«Одна из опасностей, таящихся в пребывании при дворе, – пишет Санчес, – разучиться работать и думать»[641]. Эти взгляды, конечно, опираются на общеевропейскую традицию критического отношения ко двору как месту, где трудно сохранить добродетель и где царствует порок. Похожий образ двора можно найти во многих сочинениях века Просвещения, в том числе и в упомянутой выше книге аббата Бельгарда, которая была известна в России[642]. Эти идеи проникли и в дворянские круги[643]. Успех педагогических идей Руссо в России связан, без сомнения, и с критическим отношением ко двору. Возможно, не случайно в воспитательных планах, составленных самими родителями, можно иногда встретить предложения, которые звучат как ответ на критику, которая раздавалась и со стороны литераторов и журналистов, в том числе дворянских (Сумароков, Фонвизин, позже Шишков, Карамзин и Глинка), и со стороны воспитателей и советчиков аристократов.
Рецепция новых идей для дворянского воспитания
Как показывают упомянутые примеры Разумовских и Строгановых, новые идеи и критика традиционных подходов к воспитанию дворянских детей находили понимание в некоторых семьях высшего дворянства. Если в этих семьях экспериментируют с воспитанием, совершают своего рода анти-Гран Тур, пытаются построить дружеские отношения между воспитанником, воспитателем и родителями, то именно потому, что в них открыты новым идеям. Эта открытость объясняется в какой-то степени тем, что эти семьи ориентированы на европеизацию и новые веяния в воспитании для них представляют тем больший интерес, что они стремятся воспитать своих детей как европейских аристократов. Открытость новым идеям имела, однако, свои границы: в отношении набора предметов бывали, как мы видели, разногласия между родителями и гувернерами.

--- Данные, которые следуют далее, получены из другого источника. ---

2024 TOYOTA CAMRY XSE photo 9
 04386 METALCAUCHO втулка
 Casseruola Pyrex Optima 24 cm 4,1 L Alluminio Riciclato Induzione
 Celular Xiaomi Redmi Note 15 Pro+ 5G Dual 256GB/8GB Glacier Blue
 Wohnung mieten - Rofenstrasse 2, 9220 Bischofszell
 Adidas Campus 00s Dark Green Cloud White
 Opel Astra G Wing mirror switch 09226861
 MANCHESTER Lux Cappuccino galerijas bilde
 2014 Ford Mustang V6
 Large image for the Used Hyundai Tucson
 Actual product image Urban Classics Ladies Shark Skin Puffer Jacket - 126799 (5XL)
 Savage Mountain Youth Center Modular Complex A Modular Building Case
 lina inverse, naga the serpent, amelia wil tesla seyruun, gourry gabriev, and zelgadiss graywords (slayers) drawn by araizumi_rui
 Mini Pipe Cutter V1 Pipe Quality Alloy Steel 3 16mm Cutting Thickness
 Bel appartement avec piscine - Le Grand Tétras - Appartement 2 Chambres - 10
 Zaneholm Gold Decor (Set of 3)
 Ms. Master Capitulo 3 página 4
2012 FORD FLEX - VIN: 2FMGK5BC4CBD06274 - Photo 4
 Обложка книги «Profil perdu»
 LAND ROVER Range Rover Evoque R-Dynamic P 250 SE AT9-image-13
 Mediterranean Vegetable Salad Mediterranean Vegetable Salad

Я приведу два примера, в чем-то полярных. Речь пойдет о семьях кн. Голицыных и кн. Барятинских. В первом случае речь идет о детях княгини Натальи Петровны Голицыной (1744–1837) и кн. Владимира Борисовича Голицына (1731–1798). Нам сравнительно мало известно о князе Голицыне, но мы знаем немало о его супруге, урожденной гр. Чернышевой, дочери известного дипломата, которая провела в юности немало времени за границей вместе со своими родителями. Н. П. Голицына была хорошо принята при версальском дворе и жила в Англии. Речь идет о женщине, имевшей опыт поездок по Европе и знавшей обычаи дворянства некоторых западноевропейских стран. Семья обладала значительным состоянием. Кн. Иван Иванович Барятинский (1772–1825) был наследником другой богатейшей и родовитой русской семьи. Он получил домашнее воспитание, совершил образовательное путешествие, хотя и не очень длинное, если мы сравним его с образовательным путешествием детей Н. П. Голицыной, которые провели за границей в общей сложности около 10 лет. Барятинский отправился за границу со своей матерью в июле 1789 года, когда ему было уже 17 лет, учился в Лейпциге, а позже в Женеве, вероятно в Женевской академии, и некоторое время путешествовал по Италии, по всей видимости до осени 1792 года[644]. Дипломат и агроном, англоман, он женился первым браком на Фрэнсис Мэри Деттон, дочери лорда Шерборна. Барятинский принадлежит к тому же поколению, что и дети Н. П. Голицыной, и получил во многом похожее образование (сначала домашнее, затем учеба в Западной Европе). Андреас Шенле не исключает, что он смог побывать в Париже во время Французской революции. Как и кн. Борис и Дмитрий Голицыны, Барятинский наблюдал за событиями во Франции с живым интересом. Мы увидим, что образовательные идеалы кн. Н. П. Голицыной и кн. И. И. Барятинского во многом расходятся, и эти расхождения можно, вероятно, связать с разницей поколений и сменой эпох, хотя вряд ли здесь можно выстроить четкое соответствие. Кроме того, педагогические взгляды княгини известны нам по переписке с ее детьми и их воспитателями, а последние имели большое влияние на самые разные стороны воспитания детей в этой семье.